Spark is distributed data processing engine which relies a lot on memory available for computation. Also if you have worked on spark, then you must have faced job/task/stage failures due to memory issues. Hence making memory management as one of the key techniques for efficient Spark environment. In this post, we will see how Spark UI can help in understanding your jobs better thereby making performance tuning a process rather than going for trial & error method on adhoc basis.
I know many new spark developers who completely ignore Spark UI and they think they can understand everything the job throws at console. My first recommendation is start using Spark UI and keep it open all the times even when you are not facing any memory issues. As spark developer, you must be comfortable with Spark UI as it gives so much information about your job which you may not know or never bother to know.
Let’s quickly look at some of the tabs you can see in Spark UI and what all information it can give to developers.
1. Jobs
This is the first tab and it gives lot of summarised information on jobs executed in the environment. Some information you can get here is number of Jobs completed, duration for each Job , Job consisted of how many stages & tasks. If you need info on executors, then just click on “Event Timeline” to see graphical view of executors addition and removal. Considering that going forward , we may want to use dynamic allocation for executors , this can tell you a lot about how many executors the system allocated for your job.
In the above screenshot, we can see 2 Executors (Executor 3 & 4) created for this job. Also it took 46 seconds to complete the job with 6 stages and 623 Tasks.
2. Stages
You can get so much information about each stage that was created for the job on this page. Let’s look at the screenshot below:
You can get following information from this page:
1) Number of Completed Stages. In this case it is 6.
2) Duration for each stage. Also you can see that 3 stages ran in parallel as it starts at same time.
3) Table Scan Volume:.In this job, spark read data from S3 location. So for S3, default block-size is 64 MB & 128 MB depending on the spark environment. In this case, it is 64 MB. So if you divide file size by 64 MB, you can see the logical partitions is same as tasks created in the Table Scan stage. Example : 547.8/64 = ~9 blocks. Hence 9 tasks created in this stage
4) Shuffle Read/Write. One can also check how much volume of data was Read or Write during redistribution of data or in other words Shuffle phase. This is very important information as it allows one to identify proper number of shuffle partitions required for this job. Default value of shuffle partitions (spark.sql.shuffle.partitions) is 200 which is clearly way too much for the job in this example. You can change number of shuffle partitions anytime in the job.
3. Environment
Check for all the default values and custom values set for various configuration parameters that your job used for execution.
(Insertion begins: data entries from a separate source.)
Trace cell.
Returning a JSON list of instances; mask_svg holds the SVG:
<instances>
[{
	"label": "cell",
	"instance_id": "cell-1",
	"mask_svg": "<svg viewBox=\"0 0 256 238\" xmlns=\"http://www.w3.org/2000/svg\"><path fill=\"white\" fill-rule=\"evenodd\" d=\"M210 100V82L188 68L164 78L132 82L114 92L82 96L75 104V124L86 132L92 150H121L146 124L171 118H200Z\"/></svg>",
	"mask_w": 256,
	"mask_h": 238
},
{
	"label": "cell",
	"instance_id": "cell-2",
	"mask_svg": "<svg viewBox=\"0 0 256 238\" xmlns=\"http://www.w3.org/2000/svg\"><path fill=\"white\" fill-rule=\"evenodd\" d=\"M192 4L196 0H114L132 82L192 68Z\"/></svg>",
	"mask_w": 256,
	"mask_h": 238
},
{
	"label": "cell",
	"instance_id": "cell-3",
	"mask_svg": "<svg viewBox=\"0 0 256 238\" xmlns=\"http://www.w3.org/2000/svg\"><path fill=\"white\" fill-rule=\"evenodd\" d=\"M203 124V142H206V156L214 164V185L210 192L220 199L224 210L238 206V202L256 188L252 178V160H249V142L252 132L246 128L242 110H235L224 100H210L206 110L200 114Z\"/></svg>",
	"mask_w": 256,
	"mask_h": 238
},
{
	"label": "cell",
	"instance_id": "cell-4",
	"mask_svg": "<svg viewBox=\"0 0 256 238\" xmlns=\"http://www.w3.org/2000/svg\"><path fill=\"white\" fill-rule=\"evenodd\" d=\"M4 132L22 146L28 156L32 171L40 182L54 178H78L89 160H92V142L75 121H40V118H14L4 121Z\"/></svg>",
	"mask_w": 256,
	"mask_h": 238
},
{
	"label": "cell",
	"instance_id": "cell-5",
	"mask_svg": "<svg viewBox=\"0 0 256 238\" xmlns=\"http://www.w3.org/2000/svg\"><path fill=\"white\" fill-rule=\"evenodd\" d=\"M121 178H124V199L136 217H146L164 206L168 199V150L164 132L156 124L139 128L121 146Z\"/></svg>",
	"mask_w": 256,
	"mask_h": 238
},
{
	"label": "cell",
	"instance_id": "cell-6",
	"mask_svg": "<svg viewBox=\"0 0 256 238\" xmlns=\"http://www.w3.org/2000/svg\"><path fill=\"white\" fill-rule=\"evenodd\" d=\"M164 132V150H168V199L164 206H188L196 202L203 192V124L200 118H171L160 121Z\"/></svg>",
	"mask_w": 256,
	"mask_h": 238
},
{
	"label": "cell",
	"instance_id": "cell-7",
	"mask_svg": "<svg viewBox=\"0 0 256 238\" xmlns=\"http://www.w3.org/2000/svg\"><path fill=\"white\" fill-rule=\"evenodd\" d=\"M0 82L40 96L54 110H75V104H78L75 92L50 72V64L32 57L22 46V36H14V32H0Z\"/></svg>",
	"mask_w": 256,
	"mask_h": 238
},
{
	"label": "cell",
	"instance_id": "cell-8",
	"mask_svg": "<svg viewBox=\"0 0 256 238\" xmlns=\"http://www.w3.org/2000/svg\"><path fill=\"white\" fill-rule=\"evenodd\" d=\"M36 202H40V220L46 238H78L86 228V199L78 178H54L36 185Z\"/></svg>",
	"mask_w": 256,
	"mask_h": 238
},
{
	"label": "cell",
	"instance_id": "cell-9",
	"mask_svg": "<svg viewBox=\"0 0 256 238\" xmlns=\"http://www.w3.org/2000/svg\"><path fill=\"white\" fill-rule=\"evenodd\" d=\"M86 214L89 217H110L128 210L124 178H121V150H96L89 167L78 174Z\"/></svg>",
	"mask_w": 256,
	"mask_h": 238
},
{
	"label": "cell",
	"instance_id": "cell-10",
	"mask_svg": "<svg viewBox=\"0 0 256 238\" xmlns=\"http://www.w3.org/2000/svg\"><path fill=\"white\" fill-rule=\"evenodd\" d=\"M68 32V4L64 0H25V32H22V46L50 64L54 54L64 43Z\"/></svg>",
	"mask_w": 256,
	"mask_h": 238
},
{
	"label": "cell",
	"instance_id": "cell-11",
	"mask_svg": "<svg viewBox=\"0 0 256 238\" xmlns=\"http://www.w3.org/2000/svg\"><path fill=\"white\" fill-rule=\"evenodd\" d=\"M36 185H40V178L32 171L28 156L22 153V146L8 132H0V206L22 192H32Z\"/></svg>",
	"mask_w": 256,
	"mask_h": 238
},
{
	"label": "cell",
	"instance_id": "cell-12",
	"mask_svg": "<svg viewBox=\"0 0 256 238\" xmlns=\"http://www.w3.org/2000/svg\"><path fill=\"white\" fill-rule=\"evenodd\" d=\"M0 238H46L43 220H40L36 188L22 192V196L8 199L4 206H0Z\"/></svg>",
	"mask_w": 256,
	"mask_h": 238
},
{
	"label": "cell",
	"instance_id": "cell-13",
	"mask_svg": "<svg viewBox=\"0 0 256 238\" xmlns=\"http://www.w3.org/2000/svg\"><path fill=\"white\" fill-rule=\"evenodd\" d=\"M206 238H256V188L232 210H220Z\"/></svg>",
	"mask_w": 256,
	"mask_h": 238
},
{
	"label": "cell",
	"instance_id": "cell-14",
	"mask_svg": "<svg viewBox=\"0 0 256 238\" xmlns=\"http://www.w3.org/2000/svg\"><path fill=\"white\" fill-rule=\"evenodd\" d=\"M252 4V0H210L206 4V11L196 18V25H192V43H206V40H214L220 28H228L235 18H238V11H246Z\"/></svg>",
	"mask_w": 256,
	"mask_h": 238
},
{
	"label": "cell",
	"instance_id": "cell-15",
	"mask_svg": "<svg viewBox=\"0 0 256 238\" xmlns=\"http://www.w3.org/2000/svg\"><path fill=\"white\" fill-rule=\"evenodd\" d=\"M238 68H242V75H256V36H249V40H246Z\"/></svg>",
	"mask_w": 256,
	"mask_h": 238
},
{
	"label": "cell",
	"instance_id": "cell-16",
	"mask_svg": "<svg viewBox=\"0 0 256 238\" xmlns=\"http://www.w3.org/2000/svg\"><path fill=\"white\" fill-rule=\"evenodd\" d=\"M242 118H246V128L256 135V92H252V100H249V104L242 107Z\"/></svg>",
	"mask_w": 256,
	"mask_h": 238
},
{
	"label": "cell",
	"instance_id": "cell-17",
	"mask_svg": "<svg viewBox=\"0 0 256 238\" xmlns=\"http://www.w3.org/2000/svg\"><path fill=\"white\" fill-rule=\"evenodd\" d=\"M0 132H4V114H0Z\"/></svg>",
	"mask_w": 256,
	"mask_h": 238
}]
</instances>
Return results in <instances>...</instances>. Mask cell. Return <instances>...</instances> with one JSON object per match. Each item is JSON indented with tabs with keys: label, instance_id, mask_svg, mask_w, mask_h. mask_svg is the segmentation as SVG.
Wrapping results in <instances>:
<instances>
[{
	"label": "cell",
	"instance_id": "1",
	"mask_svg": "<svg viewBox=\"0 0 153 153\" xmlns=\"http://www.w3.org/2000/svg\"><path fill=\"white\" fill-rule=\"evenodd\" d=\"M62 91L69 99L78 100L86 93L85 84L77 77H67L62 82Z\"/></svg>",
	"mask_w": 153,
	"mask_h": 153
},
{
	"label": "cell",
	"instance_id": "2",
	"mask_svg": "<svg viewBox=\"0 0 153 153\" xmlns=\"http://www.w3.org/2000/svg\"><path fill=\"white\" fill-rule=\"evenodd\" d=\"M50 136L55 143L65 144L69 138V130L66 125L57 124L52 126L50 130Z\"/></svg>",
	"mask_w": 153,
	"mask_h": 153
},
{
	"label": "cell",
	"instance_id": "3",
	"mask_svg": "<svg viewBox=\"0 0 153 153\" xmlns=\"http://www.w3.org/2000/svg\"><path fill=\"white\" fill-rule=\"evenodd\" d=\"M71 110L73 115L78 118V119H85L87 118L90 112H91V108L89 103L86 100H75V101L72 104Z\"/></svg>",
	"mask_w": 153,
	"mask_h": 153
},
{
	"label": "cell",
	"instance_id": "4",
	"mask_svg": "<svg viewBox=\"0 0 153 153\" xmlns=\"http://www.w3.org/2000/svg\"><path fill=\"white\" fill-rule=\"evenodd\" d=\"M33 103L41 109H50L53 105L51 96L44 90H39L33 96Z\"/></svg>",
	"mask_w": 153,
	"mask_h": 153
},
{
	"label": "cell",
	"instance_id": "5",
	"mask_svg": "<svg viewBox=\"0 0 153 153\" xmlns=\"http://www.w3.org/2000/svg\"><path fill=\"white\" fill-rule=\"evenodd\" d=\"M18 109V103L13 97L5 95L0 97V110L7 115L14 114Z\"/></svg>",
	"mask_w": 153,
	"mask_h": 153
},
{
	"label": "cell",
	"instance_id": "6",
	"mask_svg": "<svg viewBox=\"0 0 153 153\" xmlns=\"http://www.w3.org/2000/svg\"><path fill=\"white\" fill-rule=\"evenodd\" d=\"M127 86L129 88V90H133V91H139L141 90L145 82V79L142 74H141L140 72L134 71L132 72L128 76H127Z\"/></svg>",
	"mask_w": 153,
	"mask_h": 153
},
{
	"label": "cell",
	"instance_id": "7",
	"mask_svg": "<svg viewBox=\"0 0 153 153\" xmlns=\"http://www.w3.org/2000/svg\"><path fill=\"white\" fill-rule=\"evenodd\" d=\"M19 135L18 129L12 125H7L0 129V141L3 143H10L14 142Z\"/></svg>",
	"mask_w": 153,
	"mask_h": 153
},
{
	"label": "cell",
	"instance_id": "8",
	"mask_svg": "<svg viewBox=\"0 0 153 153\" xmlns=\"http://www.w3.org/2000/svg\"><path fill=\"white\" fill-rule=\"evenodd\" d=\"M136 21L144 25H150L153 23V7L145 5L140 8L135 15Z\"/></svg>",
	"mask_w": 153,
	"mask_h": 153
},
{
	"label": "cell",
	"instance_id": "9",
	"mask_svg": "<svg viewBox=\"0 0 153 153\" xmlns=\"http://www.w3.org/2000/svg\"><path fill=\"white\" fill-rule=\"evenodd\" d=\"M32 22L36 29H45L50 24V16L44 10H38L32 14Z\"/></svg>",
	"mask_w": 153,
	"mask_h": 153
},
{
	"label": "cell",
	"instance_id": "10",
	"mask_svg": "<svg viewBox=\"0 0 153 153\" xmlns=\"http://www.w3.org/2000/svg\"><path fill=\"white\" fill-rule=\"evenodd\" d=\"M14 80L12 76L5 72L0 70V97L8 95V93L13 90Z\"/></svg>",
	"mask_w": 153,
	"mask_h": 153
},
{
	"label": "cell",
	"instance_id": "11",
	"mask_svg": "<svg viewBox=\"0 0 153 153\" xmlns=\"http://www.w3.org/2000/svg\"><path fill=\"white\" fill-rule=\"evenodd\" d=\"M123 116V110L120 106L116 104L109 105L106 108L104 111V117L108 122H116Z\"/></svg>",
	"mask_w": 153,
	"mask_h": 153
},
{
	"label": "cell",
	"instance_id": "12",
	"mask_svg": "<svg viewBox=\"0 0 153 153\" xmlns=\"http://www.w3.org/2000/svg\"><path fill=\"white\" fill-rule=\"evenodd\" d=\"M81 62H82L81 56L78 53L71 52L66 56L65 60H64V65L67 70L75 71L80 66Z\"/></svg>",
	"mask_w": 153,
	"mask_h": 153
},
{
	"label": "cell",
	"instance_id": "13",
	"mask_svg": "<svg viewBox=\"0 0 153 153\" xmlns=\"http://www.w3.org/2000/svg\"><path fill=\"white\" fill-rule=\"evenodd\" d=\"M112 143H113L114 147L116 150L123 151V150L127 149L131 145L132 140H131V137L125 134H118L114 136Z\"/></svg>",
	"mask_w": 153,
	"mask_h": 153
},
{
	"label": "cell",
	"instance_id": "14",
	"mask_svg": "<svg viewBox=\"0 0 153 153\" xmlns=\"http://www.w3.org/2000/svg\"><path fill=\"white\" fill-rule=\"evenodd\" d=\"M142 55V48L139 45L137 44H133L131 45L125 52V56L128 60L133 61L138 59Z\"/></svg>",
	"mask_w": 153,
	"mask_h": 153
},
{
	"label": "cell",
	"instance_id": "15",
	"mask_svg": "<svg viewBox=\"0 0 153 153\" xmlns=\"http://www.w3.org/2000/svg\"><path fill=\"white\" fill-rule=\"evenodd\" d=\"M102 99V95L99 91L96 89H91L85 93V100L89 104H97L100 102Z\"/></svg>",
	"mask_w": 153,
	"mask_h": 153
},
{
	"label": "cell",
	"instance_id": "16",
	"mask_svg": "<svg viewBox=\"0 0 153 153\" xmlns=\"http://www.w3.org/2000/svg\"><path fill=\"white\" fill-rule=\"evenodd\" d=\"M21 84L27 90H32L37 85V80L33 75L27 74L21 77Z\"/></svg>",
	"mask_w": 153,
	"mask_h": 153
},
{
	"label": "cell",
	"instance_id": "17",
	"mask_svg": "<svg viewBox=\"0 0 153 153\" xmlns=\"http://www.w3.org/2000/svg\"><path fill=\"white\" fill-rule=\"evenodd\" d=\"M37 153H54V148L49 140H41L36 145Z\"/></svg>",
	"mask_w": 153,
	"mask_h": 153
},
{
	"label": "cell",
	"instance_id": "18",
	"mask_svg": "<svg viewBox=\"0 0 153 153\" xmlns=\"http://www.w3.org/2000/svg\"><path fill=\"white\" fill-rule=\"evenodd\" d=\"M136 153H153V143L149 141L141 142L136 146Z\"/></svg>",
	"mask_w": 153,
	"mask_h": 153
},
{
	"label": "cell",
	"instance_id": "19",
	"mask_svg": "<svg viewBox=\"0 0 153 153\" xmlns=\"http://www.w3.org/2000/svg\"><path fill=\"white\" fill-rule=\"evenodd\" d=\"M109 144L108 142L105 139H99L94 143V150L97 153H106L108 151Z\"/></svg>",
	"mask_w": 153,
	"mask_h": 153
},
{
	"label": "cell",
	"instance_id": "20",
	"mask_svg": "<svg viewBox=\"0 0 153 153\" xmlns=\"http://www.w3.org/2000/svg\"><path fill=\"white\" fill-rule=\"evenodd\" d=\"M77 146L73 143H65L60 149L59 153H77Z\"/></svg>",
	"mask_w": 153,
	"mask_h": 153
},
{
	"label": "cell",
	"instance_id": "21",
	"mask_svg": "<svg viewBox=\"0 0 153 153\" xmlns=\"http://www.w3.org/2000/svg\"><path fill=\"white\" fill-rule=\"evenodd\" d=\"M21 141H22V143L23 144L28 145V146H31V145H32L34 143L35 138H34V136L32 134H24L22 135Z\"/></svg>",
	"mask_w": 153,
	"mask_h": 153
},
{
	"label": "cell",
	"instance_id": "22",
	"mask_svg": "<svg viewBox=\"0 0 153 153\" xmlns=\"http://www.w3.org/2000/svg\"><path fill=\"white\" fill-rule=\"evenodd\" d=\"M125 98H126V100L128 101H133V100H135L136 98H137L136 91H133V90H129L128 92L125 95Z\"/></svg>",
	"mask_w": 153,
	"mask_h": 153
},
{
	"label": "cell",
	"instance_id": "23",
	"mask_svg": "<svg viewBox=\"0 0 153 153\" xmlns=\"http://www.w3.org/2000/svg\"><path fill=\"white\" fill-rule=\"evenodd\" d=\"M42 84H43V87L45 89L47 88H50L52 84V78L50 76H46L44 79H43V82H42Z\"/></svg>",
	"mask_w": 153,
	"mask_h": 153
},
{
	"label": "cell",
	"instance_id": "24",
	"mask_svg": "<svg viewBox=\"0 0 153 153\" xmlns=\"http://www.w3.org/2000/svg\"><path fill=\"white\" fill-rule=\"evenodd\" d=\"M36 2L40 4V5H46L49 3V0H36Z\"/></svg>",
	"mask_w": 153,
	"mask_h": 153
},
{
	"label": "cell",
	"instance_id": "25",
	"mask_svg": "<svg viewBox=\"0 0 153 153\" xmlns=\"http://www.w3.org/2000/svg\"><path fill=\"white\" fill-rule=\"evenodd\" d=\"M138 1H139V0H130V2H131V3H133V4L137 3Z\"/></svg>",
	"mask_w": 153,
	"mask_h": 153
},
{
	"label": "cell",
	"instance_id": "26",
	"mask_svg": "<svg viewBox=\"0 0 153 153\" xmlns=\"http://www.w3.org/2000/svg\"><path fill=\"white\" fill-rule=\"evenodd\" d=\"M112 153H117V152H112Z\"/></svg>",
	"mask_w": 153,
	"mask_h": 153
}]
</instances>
This gives lot of information and you should be well aware of few key parameters related with executors, drivers, memory management, shuffle partitions etc.
4. SQL
It gives you the detailed DAG (Direct Acyclic Graph) for the query. This directly refer to the execution plan optimizer prepared to complete this job. At every step you can see how many rows are impacted and what operation/transformation was applied to RDD. Let’s look at the screenshot below:
You can classify any SQL tuning activity into broadly 3 categories : efficient File/Table Scan , Optimising Joins & well planned other operations like Aggregation, Filters etc.
Efficient file/table scan
- you can try use compression to reduce the size.
- convert to another optimised formats like parquet.
- split single file to multiple parts however avoid small file parts.
- increase block-size to create less tasks
Optimising Joins
- Broadcast Join is the recommended one whenever possible. Reducing the scan size can directly help in accommodating more tables to be broadcasted. Also default value (spark.sql.autoBroadcastJoinThreshold) is 10MB which can be increased to include more bigger tables. However avoid broadcasting big tables as it may result in errors. Sometimes merge join is better and infallible.
- Most of the tuning techniques applicable to other RDBMS are also true in Spark like partition pruning, using buckets , avoid operations on joining columns etc.
- Shuffle Strategy we have seen earlier in the post that default value of 200 partitions was way too much for the shuffle data volume. So keeping optimised value for shuffle partitions can make the most significant improvement in query performance. Single partition cannot be more than 2 GB else it will result in fatal error.
Number of Cores & Executors
Setting right value of cores & executors is never ending discussion. You can find lot of posts on web which will tell the maths to come up with right number of executors & memory. However practically this may not help a lot. Sometimes you may need a “fat” executor while most of the time “thin” executor shall work perfectly fine. In short, one configuration may not fit all situations.So you may have to do some trial & error method here. I will prefer to keep dynamic allocation enabled and cores per executors to 4 and then play with executor memory for your job.
Let’s look at the screenshot below which shows change in DAG after doing 2 changes – converting file type to parquet from csv and increasing broadcast join threshold value.
Hope this post helps you in your Spark tuning activity. Feel free to share more tuning exercise which you generally do in Spark with us.